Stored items
==*==
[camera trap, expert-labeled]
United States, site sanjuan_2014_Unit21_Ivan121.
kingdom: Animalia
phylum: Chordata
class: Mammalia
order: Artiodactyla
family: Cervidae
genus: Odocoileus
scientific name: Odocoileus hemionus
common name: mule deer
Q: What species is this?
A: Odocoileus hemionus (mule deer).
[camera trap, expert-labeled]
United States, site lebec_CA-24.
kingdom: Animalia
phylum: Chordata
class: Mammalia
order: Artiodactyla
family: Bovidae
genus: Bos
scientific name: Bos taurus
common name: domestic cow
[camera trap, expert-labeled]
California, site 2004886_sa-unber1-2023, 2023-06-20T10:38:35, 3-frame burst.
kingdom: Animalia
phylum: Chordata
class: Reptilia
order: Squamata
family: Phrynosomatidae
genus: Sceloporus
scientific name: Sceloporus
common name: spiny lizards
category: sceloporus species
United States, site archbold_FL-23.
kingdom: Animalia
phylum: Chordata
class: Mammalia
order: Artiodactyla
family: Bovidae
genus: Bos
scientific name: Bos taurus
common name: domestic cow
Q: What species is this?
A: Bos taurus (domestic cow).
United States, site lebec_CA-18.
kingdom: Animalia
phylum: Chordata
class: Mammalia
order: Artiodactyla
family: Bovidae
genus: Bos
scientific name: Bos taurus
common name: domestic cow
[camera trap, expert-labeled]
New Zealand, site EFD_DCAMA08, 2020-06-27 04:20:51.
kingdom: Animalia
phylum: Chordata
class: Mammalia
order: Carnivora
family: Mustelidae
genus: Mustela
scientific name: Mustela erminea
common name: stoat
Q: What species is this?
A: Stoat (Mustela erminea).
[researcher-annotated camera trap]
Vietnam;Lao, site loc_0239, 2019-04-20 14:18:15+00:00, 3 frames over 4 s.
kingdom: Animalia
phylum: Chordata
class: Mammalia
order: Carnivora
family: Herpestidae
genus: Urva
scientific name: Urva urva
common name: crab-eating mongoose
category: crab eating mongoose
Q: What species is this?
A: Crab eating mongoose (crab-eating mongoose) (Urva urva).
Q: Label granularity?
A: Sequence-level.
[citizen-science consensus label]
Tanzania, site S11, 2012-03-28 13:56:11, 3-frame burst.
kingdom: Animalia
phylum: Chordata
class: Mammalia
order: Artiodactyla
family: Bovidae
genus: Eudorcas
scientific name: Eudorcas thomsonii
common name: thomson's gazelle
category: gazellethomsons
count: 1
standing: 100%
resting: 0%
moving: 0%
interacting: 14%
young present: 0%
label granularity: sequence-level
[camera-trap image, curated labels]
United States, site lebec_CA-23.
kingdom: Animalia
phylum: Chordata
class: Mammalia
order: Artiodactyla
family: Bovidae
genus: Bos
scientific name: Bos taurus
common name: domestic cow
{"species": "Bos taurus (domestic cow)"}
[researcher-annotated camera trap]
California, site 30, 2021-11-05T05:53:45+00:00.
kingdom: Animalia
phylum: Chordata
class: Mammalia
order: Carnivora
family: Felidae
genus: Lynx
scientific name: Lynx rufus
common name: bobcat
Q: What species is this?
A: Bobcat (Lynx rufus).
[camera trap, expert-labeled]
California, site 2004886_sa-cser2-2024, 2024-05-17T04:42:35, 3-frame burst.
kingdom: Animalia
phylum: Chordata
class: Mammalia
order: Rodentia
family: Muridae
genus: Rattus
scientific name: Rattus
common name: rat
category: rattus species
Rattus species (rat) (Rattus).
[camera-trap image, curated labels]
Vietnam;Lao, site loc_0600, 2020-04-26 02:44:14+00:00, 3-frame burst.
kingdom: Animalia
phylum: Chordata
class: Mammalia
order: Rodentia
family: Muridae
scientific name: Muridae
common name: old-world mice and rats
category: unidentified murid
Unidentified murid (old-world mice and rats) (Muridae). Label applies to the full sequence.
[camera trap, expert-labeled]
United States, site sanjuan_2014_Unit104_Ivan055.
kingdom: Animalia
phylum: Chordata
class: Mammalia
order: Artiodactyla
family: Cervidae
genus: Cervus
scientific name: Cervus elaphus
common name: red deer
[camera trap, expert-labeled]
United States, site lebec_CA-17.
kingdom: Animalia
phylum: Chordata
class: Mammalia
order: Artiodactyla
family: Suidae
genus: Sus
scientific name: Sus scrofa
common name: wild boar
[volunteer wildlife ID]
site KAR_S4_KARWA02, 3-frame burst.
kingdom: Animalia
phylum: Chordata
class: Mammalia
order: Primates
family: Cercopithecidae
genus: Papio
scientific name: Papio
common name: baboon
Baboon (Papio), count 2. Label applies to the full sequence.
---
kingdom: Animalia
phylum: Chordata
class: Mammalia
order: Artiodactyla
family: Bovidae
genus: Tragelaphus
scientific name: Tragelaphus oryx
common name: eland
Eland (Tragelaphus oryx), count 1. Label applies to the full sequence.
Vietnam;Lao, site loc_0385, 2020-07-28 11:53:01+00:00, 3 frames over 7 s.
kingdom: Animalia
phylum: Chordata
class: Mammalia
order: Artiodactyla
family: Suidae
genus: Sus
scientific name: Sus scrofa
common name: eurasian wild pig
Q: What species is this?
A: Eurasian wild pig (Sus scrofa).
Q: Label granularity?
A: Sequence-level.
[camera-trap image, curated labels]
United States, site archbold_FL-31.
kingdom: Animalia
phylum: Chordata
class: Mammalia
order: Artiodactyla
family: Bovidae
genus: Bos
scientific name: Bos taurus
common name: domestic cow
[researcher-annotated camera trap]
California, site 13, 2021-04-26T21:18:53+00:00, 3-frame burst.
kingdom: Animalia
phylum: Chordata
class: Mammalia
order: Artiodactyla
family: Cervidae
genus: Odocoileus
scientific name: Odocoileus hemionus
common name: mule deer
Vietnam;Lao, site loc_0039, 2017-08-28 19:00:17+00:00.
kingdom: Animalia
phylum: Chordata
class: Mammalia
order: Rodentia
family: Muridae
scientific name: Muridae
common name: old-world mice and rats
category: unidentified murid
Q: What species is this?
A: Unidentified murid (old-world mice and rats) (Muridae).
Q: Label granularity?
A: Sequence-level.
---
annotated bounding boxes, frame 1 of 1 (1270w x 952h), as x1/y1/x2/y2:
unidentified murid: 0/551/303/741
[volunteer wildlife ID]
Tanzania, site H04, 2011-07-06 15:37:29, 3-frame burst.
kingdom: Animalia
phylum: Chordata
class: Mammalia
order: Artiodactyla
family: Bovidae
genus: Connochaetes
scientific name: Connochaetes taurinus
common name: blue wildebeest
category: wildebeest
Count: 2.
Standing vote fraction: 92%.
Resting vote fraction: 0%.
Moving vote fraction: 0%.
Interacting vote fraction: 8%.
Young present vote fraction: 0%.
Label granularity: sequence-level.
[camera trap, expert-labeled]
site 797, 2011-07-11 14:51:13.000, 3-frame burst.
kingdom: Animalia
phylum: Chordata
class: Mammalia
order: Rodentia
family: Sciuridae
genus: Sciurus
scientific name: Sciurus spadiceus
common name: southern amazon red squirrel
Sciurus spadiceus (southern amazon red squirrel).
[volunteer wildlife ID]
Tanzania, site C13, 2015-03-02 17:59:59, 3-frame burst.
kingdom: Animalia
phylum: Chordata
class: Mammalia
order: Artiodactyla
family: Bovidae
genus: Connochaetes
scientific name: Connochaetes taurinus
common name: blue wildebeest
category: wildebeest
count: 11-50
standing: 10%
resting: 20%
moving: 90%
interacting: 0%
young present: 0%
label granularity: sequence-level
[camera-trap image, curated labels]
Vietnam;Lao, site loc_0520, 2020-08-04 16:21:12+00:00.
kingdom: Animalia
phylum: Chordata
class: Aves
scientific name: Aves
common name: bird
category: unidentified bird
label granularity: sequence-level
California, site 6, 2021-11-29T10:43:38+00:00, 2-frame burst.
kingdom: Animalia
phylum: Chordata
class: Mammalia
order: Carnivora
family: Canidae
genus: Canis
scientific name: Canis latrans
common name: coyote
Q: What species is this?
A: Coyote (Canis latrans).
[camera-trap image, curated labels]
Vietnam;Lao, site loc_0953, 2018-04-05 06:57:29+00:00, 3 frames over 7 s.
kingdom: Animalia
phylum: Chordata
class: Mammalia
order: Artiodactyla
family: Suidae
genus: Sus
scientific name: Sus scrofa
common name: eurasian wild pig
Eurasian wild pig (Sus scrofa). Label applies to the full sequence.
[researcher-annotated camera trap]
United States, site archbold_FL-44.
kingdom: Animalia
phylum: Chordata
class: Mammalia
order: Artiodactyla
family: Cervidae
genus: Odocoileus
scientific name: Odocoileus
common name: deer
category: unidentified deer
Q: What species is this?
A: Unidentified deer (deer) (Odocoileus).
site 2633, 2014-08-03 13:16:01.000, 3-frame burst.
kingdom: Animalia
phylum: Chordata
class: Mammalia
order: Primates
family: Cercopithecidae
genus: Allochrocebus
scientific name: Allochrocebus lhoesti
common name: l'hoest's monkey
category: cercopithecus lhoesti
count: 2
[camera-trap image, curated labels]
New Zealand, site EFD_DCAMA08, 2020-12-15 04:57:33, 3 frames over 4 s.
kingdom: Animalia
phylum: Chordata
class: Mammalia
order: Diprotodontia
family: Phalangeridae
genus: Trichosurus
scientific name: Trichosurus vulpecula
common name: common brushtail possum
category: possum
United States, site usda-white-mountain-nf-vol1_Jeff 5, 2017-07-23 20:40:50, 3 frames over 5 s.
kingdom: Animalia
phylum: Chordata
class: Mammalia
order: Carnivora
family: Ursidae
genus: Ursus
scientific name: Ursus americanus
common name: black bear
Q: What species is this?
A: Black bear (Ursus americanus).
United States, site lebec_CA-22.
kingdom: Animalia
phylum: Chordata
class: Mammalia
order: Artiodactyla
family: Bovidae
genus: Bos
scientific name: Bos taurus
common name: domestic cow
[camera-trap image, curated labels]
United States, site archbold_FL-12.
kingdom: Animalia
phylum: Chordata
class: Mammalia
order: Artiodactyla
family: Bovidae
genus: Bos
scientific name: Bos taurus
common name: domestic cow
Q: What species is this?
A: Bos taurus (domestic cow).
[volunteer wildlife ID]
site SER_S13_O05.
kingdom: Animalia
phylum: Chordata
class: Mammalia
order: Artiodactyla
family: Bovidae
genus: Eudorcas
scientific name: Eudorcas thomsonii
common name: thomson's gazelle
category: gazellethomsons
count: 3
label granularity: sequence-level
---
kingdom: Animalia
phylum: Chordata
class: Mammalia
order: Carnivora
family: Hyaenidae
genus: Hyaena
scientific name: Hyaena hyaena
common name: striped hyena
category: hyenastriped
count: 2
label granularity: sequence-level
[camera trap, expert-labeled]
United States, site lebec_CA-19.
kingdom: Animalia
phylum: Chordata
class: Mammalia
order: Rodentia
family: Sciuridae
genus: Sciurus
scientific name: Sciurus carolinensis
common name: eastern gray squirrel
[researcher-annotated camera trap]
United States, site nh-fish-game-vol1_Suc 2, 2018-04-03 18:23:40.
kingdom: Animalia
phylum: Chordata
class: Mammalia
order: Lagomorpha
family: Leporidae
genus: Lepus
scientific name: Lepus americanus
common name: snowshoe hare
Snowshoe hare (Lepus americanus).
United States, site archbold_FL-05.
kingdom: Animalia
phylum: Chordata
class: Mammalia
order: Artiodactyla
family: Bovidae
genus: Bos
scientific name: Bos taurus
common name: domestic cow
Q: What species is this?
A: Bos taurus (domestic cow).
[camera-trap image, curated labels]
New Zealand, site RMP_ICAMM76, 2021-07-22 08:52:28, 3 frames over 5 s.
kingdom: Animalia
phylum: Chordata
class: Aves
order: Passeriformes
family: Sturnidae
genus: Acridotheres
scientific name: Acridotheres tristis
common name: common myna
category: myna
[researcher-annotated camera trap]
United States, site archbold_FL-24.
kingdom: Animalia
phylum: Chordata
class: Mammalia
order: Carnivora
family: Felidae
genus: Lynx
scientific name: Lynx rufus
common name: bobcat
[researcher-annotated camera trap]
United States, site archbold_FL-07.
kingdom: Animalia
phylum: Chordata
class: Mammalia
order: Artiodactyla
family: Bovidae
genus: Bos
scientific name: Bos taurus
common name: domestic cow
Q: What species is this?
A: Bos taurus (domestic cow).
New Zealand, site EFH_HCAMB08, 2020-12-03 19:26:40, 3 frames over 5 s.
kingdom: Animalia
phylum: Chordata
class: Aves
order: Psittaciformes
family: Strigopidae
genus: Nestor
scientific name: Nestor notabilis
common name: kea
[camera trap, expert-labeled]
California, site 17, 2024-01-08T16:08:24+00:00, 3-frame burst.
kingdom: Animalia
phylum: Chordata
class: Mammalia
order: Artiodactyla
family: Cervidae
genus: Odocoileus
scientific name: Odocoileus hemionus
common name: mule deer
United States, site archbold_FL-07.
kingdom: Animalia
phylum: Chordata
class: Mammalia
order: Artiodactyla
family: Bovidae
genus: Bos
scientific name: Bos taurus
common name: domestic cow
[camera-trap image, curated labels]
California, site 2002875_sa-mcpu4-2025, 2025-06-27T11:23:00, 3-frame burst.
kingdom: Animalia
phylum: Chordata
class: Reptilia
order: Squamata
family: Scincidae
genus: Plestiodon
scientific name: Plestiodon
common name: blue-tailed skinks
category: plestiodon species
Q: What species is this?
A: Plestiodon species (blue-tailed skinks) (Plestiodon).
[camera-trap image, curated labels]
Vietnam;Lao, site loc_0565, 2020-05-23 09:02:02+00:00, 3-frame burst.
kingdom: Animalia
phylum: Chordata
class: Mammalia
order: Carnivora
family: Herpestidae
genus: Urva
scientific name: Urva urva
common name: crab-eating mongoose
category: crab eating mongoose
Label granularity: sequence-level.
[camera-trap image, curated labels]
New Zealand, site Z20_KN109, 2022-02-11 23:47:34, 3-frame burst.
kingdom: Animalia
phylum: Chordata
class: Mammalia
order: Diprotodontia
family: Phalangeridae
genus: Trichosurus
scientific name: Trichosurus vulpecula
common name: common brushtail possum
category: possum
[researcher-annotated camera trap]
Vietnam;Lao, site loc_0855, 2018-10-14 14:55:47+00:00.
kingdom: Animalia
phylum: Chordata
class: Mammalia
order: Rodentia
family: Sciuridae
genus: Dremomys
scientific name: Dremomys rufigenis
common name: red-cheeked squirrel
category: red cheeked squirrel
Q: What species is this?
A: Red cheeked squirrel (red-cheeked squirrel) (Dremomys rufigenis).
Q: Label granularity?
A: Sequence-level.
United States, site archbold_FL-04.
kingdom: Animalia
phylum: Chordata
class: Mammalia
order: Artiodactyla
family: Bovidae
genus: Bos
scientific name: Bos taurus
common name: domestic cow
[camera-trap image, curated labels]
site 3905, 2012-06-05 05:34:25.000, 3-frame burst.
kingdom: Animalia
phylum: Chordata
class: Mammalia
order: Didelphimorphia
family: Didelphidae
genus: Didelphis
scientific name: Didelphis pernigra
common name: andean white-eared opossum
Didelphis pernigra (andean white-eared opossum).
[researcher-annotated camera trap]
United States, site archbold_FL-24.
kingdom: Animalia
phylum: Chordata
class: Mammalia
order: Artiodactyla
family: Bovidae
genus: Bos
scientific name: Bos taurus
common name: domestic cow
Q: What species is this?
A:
==*==
Work instructions
List the lines of the records where "fraction" occurs.

Result
Standing vote fraction: 92%.
Resting vote fraction: 0%.
Moving vote fraction: 0%.
Interacting vote fraction: 8%.
Young present vote fraction: 0%.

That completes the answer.